On the up side, eliminates challenges of the folder being removed, and it's very hard to accidentally or intentionally damage a design document unless you're the original author or were very explicitly granted edit access.

On the down side, there is no single place to find all new design documents. Does anyone care? They'll be linked from the individual tickets, similar to how it is today.

Challenges and Questions

Offline support

Around June 28th, 2013, DoIT enabled Offline support. You'll need to explicitly enable it, and be sure connect online before going offline so you'll have the most recent versions. How to enable offline mode

Offline support is Chrome only.

Merging of offline and online charges are automatically resolved by Google without any notification. Conflicts are silently resolved which means work could potentially silently disappear. A quick test merged pretty well, but if an offline user added a sentence to the middle of a paragraph and an online user deleted the paragraph, the paragraph will be gone, including the new sentence. The history will contain no evidence of the lost content.

The actual risk is hard to guess. If most people are just adding comments, I'm betting it's extremely safe. If two people are making heavy edits, the risk is probably high.

Backups

To reduce our dependency on Google, we can keep local, exported copies as a backup. Google drive can export docx, odt, rtf, pdf, txt, and html.

We can manually make backups. You can export documents individually using File > Download as. You can download a batch in a zip file. It looks like this, although the menu option is now "Download" not "Export":

We can automate the backups using the Google Drive API. It would probably involve enumerating the files then exporting them

Google Drive Desktop

Google Drive Desktop nearly useless for our purposes.
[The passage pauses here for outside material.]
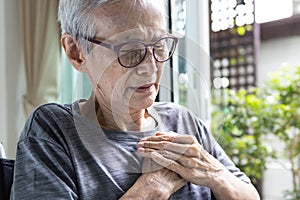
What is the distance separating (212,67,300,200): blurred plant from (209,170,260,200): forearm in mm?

For native Google Drive formats, the "file" that ends up on disk is just a link to the web site.

How do permissions interact?

Changes to the shared's folder's permissions are pushed down to the contained files, even if those files have had their permissions set specially.

If you create a file outside of the folder, then move it into the folder, it will add the permissions that the folder grants to itself. If you move it back out, it reverts to its previous permissions. There may be a several second lag before the change in permissions is visible.

(All verified by testing.)

What if someone leaves the UW?

DoIT Help Desk said, in a June 19th, 2013 message to Alan ("Subject: Re: UW Madison Google Apps: ensuring documents survive a team member leaving(Case 618712)"):

  If a file owned by the user who leaves (we'll continue with your "bucky" example), is saved in the google group, the file will remain, even after bucky has left the University. The other team members won't be able to edit this document, unless they were given editing privileges before bucky left. Alternatively, if you need to give people editing privileges, you can copy the document and another member of the team can just recreate it with themselves as the owner, adding in editors as needed. Folders shared by bucky will also remain even after he leaves.

What if someone closes their non-UW account?

Probably unlikely; how often does someone close their Google account? But there is a risk we'd lose the documents. Proposed: documents must be owned by someone using a UW account. Likely flow: non-UW member creates the file and works on it. Eventually someone from the UW copies the file and that becomes the official copy.